For patients with relapsed or refractory mantle cell lymphoma, the introduction of another targeted therapeutic option may help expand treatment sequencing strategies and provide additional opportunities for disease control after prior therapies fail.
As BeOne Medicines continues advancing the development of sonrotoclax across multiple indications, the company is positioning the therapy as a potentially important component of future treatment approaches for B-cell malignancies and other hematologic cancers characterized by abnormal BCL2 signaling pathways.
About BEQALZI™ (sonrotoclax)
BEQALZI™ (sonrotoclax) is a foundational, next-generation and potentially best-in-class B-cell lymphoma 2 (BCL2) inhibitor with a unique pharmacokinetic and pharmacodynamic profile.
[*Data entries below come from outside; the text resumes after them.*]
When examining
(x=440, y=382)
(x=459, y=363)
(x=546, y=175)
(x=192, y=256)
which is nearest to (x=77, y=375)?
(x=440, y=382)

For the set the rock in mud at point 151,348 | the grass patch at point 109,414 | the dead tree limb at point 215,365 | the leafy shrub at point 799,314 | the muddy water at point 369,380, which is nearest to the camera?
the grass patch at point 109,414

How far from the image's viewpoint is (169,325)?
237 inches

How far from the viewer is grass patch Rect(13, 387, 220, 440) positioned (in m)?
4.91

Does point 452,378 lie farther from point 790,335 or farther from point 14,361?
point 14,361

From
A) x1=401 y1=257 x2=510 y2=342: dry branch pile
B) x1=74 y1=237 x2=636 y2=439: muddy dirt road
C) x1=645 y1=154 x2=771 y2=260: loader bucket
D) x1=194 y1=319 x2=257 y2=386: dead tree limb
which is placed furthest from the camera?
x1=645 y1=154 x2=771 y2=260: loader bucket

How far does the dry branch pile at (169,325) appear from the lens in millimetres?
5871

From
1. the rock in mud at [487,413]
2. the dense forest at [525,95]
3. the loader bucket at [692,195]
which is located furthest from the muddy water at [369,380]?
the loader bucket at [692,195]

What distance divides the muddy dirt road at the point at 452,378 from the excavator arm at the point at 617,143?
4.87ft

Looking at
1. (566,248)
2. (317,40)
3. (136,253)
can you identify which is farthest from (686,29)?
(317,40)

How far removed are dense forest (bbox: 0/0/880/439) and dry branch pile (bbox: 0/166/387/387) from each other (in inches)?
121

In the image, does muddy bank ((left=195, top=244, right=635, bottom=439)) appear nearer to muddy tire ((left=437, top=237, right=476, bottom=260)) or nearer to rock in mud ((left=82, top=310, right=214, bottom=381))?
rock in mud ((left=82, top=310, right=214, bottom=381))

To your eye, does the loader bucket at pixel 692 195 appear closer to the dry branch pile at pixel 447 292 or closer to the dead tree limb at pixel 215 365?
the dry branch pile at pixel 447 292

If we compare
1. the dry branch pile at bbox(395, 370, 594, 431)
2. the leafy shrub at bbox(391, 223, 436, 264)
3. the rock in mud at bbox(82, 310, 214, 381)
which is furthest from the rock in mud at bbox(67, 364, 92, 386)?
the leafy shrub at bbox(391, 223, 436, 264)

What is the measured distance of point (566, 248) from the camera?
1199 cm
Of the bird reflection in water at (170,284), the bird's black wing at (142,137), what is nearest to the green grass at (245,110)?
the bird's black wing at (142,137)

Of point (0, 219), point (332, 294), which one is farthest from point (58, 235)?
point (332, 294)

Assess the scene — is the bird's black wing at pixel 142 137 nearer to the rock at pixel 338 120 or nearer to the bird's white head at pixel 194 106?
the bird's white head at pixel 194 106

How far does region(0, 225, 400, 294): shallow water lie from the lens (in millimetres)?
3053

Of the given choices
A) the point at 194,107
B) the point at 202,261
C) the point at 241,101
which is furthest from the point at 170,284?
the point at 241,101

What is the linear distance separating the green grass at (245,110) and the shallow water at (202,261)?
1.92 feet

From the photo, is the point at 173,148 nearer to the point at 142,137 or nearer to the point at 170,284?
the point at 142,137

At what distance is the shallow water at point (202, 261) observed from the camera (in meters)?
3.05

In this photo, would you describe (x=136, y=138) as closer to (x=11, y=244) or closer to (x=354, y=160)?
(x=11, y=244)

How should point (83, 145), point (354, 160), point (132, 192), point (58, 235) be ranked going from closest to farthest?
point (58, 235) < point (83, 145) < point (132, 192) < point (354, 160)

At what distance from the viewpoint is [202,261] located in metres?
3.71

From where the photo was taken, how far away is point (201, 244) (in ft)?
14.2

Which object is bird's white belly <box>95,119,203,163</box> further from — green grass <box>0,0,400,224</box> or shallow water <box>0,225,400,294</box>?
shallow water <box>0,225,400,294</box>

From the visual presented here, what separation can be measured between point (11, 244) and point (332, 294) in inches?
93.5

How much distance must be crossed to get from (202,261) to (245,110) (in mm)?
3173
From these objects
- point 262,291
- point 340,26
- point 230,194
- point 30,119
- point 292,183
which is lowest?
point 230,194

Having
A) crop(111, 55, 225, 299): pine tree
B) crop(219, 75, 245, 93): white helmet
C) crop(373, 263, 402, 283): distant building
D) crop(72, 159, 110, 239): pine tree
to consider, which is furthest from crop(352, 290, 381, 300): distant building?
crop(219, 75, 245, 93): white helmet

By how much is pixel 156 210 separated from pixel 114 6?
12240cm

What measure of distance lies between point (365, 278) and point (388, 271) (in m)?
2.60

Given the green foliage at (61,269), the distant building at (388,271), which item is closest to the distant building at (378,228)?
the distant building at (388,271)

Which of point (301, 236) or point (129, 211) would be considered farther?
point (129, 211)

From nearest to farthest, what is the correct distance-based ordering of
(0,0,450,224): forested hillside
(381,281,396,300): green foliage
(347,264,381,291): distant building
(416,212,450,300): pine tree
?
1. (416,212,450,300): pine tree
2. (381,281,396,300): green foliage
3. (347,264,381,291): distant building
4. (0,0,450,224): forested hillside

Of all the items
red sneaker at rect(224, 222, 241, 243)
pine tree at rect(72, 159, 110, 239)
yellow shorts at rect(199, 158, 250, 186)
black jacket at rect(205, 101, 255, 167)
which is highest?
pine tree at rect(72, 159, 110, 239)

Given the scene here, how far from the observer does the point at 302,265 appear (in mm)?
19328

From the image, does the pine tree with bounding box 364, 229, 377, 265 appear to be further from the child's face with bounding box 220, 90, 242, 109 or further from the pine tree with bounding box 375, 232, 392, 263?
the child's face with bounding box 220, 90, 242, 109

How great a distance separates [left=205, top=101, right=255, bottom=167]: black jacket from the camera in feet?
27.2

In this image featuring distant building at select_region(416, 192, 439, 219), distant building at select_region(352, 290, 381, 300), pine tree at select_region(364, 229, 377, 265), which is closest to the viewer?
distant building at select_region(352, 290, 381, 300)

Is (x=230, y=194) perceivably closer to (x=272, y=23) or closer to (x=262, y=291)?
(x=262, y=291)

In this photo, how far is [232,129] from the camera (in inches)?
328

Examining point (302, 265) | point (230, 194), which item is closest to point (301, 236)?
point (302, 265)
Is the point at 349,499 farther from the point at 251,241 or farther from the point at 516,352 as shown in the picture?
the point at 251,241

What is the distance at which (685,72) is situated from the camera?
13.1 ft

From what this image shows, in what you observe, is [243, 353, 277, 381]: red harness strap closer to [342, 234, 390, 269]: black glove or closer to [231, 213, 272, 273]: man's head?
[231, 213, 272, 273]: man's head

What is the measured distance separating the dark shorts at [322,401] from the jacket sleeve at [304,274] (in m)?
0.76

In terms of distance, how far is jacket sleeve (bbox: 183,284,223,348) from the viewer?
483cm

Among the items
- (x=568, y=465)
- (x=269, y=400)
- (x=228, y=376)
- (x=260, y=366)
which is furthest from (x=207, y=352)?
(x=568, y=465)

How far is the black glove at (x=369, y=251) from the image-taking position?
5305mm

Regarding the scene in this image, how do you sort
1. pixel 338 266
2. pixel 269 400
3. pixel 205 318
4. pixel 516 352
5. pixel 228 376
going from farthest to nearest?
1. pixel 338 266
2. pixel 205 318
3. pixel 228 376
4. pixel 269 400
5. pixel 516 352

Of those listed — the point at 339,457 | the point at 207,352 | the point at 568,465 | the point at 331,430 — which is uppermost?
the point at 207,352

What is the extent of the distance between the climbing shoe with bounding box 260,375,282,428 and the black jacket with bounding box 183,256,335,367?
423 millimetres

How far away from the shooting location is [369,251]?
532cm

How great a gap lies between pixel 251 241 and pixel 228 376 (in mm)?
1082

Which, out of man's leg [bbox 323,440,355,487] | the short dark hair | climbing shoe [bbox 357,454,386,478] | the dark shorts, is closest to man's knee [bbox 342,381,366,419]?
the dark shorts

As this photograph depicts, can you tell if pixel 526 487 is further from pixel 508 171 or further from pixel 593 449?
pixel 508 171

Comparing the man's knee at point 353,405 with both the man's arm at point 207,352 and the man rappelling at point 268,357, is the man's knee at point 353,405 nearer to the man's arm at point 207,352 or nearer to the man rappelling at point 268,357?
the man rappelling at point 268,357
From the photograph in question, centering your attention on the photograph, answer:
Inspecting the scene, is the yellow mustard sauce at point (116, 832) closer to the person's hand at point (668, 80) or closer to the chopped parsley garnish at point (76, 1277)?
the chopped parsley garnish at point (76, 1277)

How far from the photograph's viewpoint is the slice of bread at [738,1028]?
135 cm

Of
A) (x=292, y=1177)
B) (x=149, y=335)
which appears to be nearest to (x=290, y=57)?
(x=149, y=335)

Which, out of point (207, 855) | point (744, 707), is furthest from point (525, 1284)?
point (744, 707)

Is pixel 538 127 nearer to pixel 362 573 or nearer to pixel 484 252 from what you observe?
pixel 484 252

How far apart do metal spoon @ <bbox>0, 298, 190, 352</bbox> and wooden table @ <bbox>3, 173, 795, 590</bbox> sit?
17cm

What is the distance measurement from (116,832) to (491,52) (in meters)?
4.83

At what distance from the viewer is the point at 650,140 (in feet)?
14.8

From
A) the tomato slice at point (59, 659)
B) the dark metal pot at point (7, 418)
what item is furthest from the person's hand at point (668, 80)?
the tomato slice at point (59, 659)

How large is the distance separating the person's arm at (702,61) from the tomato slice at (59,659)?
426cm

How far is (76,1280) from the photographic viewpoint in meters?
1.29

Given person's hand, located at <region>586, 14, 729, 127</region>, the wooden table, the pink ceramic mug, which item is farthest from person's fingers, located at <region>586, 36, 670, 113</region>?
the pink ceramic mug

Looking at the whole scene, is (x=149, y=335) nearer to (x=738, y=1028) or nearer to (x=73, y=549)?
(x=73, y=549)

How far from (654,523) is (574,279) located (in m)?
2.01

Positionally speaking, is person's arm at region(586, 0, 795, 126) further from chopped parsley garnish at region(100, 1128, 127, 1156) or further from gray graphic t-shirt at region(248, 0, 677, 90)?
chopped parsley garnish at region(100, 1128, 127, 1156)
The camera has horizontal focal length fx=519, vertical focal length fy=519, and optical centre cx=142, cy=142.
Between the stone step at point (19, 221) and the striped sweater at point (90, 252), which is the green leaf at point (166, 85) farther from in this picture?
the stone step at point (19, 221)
Preclinical and clinical studies in early drug development have shown that sonrotoclax is a highly potent and specific BCL2 inhibitor with a short half-life and no drug accumulation. Sonrotoclax has shown promising clinical activity across a range of B-cell malignancies, including chronic lymphocytic leukemia (CLL), and is in development as a monotherapy and in combination with other therapeutics, including zanubrutinib. To date, more than 2,200 patients have been enrolled across the broad sonrotoclax global development program.